Spacemasks Self Heating Eye Mask - there is something so luxurious about these, put on a meditation or just focus on your breath whilst you lie in bed and let these gorgeous and soothing eye masks melt away any tension.
Kalms Night - this herbal medicine can really help promote a good nights sleep.
CBD Bath Salts - firstly, they smell incredible, and have the power to transform your bath into a full spa experience, secondly with the added help of CBD these bath salts are a great way to promote a good nights sleep.

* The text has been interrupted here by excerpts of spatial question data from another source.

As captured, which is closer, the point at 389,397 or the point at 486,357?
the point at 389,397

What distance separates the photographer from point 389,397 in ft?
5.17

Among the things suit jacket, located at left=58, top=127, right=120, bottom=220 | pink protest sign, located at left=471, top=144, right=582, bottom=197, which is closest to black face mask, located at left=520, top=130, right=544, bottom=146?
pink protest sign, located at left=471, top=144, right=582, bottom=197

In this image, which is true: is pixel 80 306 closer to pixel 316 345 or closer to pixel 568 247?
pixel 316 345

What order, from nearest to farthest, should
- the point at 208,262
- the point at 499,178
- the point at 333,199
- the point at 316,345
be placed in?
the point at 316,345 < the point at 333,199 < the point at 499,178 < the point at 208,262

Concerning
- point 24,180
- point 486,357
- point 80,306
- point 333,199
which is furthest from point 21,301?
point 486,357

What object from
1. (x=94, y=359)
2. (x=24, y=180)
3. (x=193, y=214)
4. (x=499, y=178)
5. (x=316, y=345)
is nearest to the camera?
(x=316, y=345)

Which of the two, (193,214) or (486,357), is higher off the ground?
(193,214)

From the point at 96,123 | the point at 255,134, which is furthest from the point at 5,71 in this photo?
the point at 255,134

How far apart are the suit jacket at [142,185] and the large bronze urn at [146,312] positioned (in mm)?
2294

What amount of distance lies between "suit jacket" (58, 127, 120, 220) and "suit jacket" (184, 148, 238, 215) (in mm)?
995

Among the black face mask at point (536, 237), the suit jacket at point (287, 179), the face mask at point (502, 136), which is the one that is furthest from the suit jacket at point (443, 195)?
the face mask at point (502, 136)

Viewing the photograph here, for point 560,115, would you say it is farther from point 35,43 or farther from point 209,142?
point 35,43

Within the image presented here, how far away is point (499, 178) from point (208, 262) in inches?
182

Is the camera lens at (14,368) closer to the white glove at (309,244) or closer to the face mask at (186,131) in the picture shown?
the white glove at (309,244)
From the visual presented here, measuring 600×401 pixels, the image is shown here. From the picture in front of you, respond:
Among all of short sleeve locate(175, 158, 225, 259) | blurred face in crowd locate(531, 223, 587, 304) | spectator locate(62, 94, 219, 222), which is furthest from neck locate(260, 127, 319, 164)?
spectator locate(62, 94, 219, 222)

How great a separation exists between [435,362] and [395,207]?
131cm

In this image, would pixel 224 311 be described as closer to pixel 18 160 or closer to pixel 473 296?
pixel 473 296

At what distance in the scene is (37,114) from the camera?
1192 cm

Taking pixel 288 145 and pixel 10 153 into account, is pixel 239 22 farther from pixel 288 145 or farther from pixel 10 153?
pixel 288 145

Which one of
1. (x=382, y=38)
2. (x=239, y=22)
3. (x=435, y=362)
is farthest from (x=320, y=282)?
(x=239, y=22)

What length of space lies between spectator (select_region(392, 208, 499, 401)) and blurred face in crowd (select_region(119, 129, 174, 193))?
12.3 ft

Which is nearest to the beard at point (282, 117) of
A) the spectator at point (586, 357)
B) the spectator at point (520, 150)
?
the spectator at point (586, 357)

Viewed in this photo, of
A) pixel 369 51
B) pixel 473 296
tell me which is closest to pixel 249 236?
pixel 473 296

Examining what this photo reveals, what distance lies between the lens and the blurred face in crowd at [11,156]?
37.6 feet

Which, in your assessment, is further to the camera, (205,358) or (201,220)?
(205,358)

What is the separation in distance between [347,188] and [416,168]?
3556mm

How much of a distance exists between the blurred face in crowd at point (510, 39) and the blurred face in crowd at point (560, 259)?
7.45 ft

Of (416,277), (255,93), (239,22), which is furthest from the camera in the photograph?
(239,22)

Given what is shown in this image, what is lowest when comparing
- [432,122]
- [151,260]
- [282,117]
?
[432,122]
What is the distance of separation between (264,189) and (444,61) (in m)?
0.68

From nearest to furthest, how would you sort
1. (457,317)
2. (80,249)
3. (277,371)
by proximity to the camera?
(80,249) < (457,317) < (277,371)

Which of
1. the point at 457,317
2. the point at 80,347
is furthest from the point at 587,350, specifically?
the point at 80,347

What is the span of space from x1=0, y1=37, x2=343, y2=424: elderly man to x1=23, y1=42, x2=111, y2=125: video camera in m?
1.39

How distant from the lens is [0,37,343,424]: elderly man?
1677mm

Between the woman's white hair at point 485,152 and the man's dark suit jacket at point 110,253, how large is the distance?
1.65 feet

Delicious Smelling Candles - making your bedroom smell like a spa, and helping you ease into your evening.
Exercise
This doesn't have to be vigorous, low impact exercise such as yoga/pilates/barre or even getting outside and going for a walk, can really help your sleep, by creating more of a divide between day and night. Causing you to be more awake in the day time, therefore more sleepy at night.
The Pre and Postnatal Yoga Library is a great at home way of including regular movement and meditation in your day.
Avoiding Caffeine/Alcohol
This is rich coming from me as my morning coffee is probably my favourite part of the day, but limiting or fully taking caffeine out of your diet can have such a positive impact on your sleep.
Alcohol also really affects the quality of our sleep, by prohibiting the amount of time spent in full REM sleep.
Good news is, there are some great alternatives available now though from Relaxing Herbal Teas, Mushroom Tea, Alcohol Free Spirits to health boosting Adaptogens (always being careful to check ingredients if still breastfeeding).
Limiting Screen Time
I know, it's so tempting to just sit in bed and scroll through Instagram, but limiting screen time is a great way to help combat postpartum insomnia.
Electronic devices such as our phones and laptops emit blue light, which can suppress our melatonin production and have a very negative impact on our circadian rhythm, causing disrupted sleep.
Why not try popping your phone onto airplane mode an hour or so before going to sleep and putting it away in a drawer to avoid that temptation.